| PROBLEMA A |
Segundo o excerto sobre a Polónia, que cargo ocupa Patrycja Przybylowicz e em que cidade?
| PROBLEMA B |
Prolongue o excerto sobre a Polónia a partir da última frase apresentada.
=== EXCERTO DA PÁGINA ===
Entretanto, por baixo dos panos, e mediante subornos, jovens executivas abortam, conta ao telefone Patrycja Przybylowicz, 29 anos. "Se queres fazer, vais e pagas, mas não falas disso. Conheço gente que fez. Aqui, tudo o que queres, pagas e consegues. Se eu engravidasse, encontraria um médico que o fizesse, por algum dinheiro."
Gerente de uma companhia de importação, em Poznan, no centro da Polónia, Patrycja admite que o aborto é um problema mal resolvido pelos gémeos, tal como a violência sobre os gays e "a história da religião ser dominante". Mas para ela, executiva, solteira, não-religiosa, pós-comunista, são problemas menores.
"Não sinto que a democracia esteja em perigo. Acredito que os gémeos estão a limpar tudo na política, a gente do tempo comunista que fazia o que queria." E devem continuar. "Vou votar neles. Mas não o posso dizer alto se não os meus amigos matam-me! A sociedade está muito dividida. Os meus amigos estão todos contra eles, acham que eles estão a fazer da Polónia um circo."
=== EXCERTOS DE DADOS ===
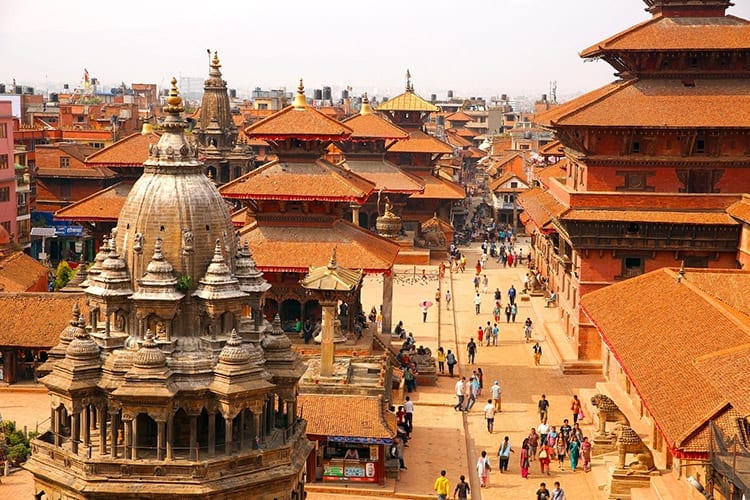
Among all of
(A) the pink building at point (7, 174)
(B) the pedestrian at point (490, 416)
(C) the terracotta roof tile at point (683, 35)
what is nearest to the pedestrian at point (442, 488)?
(B) the pedestrian at point (490, 416)

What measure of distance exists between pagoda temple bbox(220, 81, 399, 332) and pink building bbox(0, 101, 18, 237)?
81.1 ft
===
| RESULTADO A |
É gerente de uma companhia de importação, em Poznan.

| RESULTADO B |
Em Varsóvia, o cientista político Aleksander Smolar concorda que "o efeito das questões sociais e morais no voto é muito limitado". "Há um consenso nacional que tem a ver com a Igreja. Só as franjas o contestam."
Presidente da Fundação Stefan Batory, que tem como objectivo a promoção da democracia na Polónia, este analista de 67 anos acha que os gémeos foram eficazes em problemas a que as pessoas dão mais importância, como o desemprego ou a capacidade económica das famílias. O alcance do que fizeram "é restrito" mas criou boa impressão, diz.
Entretanto, está a democracia em perigo? "Não e sim. Não no sentido em que não vejo perigo para eleições livres, ou risco de um golpe autoritório. O verdadeiro perigo é o enfraquecimento da democracia, através de ataques às suas instituições, o Tribunal Constitucional, a independência do Banco Central, da rádio e televisão públicas. Tentam alargar o domínio do poder executivo. E têm tido sucesso. Liquidaram a independência dos funcionários públicos, cujas lideranças são agora por nomeação política. Politizaram os gabinetes."
E, "numa sociedade muito homogeneizada, com poucos emigrantes", o discurso católico, conservador, rende-lhes votos. "É por razões puramente oportunistas, porque querem controlar todo o espaço à direita."
Wojcieh Charchalis, 37 anos, tradutor de Saramago, Lobo Antunes e Pessoa, viveu anos em Portugal e voltou à Polónia justamente quando os gémeos foram eleitos.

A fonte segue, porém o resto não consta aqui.